L’ibogaïne est connue pour provoquer des rythmes cardiaques irréguliers et a été associée à plus de 30 décès dans la littérature médicale, selon l’Association multidisciplinaire pour les études psychédéliques, une organisation à but non lucratif qui a mené certaines des premières études sur des patients en dehors des États-Unis.
Le co-directeur exécutif du groupe, Ismail Lourido Ali, a déclaré que l’ordre de Trump pourrait encourager d’autres États à suivre le modèle du Texas.
“La stigmatisation autour des médicaments de l’Annexe I est importante”, a déclaré Ali. “Il semble que cela fournirait une couverture assez substantielle aux gouverneurs et aux législatures républicaines pour monter sur le ring en termes de financement des programmes de recherche dans leurs universités.”
Les propriétaires de cliniques d’ibogaïne ont déclaré que l’impact de cette ordonnance ne serait pas immédiat.
“Il n’y aura pas de couverture d’assurance, ces soins seront toujours considérés comme des soins non approuvés et non couverts”, a déclaré Tom Feegel de Beond Ibogaine, qui gère une clinique à Cancun, au Mexique. “Mais cela signifie que l’ibogaïne passe du statut de marginal et clandestin à celui d’être reconnue au niveau fédéral.”
Feegel affirme que sa clinique a traité 2 000 personnes avec de l’ibogaïne l’année dernière pour un montant compris entre 15 000 et 20 000 dollars par personne. L’entreprise a également fourni des soins gratuits à environ 100 anciens combattants.
Les cliniques qui utilisent ce médicament surveillent généralement les mesures cardiaques des patients et disposent d’équipement médical d’urgence.
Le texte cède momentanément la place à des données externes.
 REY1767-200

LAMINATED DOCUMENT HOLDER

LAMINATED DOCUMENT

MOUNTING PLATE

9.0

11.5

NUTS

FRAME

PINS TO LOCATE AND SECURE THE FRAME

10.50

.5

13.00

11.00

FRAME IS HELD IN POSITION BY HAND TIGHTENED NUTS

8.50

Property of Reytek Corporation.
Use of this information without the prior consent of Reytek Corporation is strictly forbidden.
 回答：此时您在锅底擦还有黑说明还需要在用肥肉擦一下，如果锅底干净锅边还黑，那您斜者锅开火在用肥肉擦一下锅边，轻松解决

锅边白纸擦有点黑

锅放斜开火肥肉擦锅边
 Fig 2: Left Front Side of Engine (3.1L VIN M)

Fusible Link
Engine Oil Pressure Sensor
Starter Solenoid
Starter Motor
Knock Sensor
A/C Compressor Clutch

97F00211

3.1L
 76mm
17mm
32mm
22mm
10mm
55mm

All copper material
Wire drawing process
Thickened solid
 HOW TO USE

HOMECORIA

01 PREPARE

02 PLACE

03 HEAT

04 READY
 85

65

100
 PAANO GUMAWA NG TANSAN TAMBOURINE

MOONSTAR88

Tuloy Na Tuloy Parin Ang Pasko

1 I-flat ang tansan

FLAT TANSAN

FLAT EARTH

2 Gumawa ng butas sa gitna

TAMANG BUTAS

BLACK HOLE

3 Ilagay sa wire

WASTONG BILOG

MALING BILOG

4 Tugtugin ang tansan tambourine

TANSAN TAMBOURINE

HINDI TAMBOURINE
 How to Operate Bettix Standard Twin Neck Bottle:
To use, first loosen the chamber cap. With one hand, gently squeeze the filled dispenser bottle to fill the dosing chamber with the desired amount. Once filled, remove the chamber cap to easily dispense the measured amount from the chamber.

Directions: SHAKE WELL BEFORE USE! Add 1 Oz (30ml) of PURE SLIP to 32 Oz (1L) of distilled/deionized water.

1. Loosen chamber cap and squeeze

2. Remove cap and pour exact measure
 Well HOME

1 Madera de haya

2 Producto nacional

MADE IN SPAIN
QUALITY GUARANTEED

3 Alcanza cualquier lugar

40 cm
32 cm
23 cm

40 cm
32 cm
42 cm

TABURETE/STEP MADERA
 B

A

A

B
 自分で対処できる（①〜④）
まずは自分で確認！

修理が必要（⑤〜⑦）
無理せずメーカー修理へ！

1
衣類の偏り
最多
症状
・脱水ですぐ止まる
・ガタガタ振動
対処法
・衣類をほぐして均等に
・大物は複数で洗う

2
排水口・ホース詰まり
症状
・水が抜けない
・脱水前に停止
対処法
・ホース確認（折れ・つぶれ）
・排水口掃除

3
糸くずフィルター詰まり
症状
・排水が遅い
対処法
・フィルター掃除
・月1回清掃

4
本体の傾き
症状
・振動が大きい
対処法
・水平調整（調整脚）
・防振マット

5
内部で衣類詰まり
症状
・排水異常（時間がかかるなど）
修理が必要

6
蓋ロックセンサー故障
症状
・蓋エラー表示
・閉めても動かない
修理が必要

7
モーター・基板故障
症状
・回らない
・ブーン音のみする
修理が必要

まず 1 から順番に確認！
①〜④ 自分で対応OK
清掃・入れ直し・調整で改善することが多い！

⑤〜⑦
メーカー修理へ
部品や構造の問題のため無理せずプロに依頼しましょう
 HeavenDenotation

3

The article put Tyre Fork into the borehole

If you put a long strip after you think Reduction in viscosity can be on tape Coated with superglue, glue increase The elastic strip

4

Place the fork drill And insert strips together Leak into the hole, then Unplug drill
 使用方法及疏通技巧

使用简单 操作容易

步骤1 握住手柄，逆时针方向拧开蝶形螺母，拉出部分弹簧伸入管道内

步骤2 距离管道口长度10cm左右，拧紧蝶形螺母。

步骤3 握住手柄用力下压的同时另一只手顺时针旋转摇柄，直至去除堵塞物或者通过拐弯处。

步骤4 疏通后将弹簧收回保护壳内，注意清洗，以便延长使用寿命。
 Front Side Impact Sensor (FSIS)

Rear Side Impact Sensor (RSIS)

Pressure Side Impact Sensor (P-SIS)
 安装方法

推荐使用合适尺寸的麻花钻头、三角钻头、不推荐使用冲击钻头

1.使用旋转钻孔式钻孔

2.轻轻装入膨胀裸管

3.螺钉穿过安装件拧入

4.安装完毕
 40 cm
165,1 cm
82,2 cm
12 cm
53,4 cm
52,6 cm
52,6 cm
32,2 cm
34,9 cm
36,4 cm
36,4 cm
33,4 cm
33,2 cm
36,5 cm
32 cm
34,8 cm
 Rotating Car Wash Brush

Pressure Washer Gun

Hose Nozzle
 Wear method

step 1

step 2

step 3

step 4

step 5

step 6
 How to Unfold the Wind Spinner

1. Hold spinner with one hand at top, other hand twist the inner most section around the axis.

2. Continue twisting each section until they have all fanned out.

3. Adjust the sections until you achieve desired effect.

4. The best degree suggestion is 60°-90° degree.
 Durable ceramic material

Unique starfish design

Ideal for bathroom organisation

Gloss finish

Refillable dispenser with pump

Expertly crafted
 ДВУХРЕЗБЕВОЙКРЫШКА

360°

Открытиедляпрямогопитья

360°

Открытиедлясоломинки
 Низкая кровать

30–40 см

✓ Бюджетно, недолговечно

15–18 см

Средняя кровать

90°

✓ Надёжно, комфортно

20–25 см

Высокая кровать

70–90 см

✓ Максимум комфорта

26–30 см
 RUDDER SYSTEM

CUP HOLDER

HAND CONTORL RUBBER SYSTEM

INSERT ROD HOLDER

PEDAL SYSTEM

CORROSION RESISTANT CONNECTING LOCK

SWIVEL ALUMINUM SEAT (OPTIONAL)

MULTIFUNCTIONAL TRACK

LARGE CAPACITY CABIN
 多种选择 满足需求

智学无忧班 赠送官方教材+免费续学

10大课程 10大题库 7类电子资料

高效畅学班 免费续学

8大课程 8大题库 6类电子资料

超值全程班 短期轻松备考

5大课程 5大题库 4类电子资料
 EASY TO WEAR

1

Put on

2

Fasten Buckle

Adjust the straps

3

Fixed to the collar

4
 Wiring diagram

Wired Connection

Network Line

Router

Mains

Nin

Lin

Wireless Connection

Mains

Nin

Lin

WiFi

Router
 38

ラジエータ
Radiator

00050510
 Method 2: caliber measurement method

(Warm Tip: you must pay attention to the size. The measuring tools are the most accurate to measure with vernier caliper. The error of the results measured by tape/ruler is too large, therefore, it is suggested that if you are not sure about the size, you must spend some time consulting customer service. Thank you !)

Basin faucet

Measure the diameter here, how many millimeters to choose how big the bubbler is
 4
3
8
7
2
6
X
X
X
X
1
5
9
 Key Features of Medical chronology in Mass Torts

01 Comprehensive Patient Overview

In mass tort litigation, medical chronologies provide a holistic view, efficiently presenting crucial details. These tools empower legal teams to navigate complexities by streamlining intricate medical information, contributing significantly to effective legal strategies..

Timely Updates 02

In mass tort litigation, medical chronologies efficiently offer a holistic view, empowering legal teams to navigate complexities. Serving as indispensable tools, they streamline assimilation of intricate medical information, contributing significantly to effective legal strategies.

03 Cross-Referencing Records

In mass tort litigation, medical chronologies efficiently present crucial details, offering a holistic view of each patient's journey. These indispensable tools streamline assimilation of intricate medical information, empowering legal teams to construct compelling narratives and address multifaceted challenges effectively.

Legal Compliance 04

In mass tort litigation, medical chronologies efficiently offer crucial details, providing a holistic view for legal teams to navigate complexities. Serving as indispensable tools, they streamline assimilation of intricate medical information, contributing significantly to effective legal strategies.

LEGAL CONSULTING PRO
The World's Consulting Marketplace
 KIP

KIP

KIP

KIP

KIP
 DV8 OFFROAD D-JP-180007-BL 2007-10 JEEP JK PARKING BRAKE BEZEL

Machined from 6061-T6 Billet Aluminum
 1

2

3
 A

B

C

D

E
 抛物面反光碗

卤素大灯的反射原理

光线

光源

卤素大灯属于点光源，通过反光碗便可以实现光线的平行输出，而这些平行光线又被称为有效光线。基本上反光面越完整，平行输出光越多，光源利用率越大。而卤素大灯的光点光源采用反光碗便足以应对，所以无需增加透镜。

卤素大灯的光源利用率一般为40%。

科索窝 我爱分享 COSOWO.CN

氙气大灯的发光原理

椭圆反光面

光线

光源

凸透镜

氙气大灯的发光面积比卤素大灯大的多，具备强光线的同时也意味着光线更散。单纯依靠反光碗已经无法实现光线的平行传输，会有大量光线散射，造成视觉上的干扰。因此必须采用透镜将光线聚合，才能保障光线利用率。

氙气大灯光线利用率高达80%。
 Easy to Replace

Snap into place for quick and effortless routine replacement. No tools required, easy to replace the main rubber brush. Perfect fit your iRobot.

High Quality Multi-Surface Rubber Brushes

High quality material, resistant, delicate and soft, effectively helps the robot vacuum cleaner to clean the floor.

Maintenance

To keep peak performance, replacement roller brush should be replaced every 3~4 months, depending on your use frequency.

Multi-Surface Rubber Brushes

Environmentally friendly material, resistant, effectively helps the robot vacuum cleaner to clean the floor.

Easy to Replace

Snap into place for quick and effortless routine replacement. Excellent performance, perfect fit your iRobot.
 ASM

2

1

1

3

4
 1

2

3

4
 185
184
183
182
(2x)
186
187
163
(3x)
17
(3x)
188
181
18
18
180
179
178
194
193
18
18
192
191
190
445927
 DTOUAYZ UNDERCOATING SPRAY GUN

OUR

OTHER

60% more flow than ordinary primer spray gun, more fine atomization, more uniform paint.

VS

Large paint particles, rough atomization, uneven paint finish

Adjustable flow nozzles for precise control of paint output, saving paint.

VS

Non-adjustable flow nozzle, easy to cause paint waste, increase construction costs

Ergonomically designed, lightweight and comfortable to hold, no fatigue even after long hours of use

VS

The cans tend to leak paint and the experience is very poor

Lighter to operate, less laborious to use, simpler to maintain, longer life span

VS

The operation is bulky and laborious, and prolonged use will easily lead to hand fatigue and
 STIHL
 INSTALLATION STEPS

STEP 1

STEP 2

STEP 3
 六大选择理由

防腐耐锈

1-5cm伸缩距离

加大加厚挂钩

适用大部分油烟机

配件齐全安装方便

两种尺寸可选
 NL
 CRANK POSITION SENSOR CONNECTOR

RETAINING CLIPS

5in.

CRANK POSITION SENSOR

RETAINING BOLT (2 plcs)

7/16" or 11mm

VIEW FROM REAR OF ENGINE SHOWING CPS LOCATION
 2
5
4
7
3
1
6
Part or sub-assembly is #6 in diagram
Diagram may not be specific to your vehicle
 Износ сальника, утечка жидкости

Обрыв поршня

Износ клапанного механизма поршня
L’une des seules études récentes menées par des chercheurs américains a révélé que les anciens combattants traités à l’ibogaïne présentaient une amélioration des symptômes des traumatismes crâniens, notamment le trouble de stress post-traumatique, la dépression et l’anxiété. L’étude de l’Université de Stanford était de petite envergure : elle a porté sur 30 anciens combattants ayant reçu le médicament au Mexique. Il n’incluait pas de groupe placebo à des fins de comparaison, une caractéristique essentielle d’une recherche médicale rigoureuse. Les patients de l’étude ont reçu une combinaison d’ibogaïne mélangée à du magnésium destinée à réduire les risques cardiaques.